Knesset panel okays ‘Grunis Bill’ for 2nd and 3rd readings

Bill reduces the minimum tenure for a Supreme Court or National Labor Court president from three to two years.

Israeli Supreme Court 311 (photo credit: REUTERS/FILE)
Israeli Supreme Court 311
(photo credit: REUTERS/FILE)
The “Grunis Bill” was approved for its second and third (final) readings in a speedy Knesset Constitution, Law and Justice Committee meeting on Monday. The bill is now expected to be put to a final vote in two weeks.
Committee Chairman David Rotem (Israel Beiteinu) held the vote within the first five minutes of the meeting, before all of the committee members arrived, following last week’s attempt by the opposition to filibuster discussion of National Union leader MK Ya’acov Katz’s bill.

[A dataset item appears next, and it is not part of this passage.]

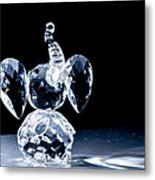 Little Elephant In The Spotlight Metal Print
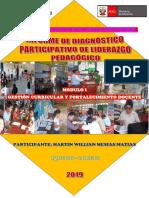 INFORME DE DIAGNOTICO PARTICIPATIVO DE LIDERAZGO PEDAGOGICO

The initiative, one of a series of controversial bills regarding the judicial system, reduces the minimum tenure for a Supreme Court or National Labor Court president from three to two years, reversing an order from 2007 by then-justice minister Daniel Friedmann.
Katz has been accused of proposing a “personal bill,” because it would allow Supreme Court Justice Asher Dan Grunis, an opponent of judicial activism, to replace Supreme Court President Dorit Beinisch when she retires at age 70 in February. Politicians on the right believe that Grunis’s views on the judiciary make him less likely to order the dismantling of West Bank homes and to go against other decisions made by state authorities.
The bill was approved within minutes, in a mostly empty committee meeting.
“Apparently, the opposition MKs only come to committee meetings because of the media, and weren’t here because they didn’t see the press,” Committee Chairman David Rotem (Israel Beiteinu) quipped. “Last week we had a long and intense discussion [of the ‘Grunis Bill’], so all we needed to do this week was vote.”
On Wednesday, Kadima MKs used Knesset regulations to move and delay the bill’s discussion, until it was postponed to Monday.
Katz said that the bill’s approval “prevented a major injustice, in that a talented judge will not be prevented from serving as Supreme Court president just because of a matter of 41 days.” “Slowly, slowly the justice in the Supreme Court will increase, as so many Israeli citizens wished,” the National Union MK added.
In response to the committee’s decision to approve the bill for its second and third readings, the Legal Forum for the Land of Israel, whose stated aim is to protect human rights and ensure sound government, said that the judicial selection committee’s role is to choose the most suitable candidate for the role of Supreme Court president.
“We have nothing against Justice Grunis, but the most appropriate candidate must be chosen to be Supreme Court president, not the most senior one,” said attorney Nachi Eyal, the Legal Forum’s director. “It’s time that the ‘seniority method’ [of selecting the Supreme Court President] was scrapped.”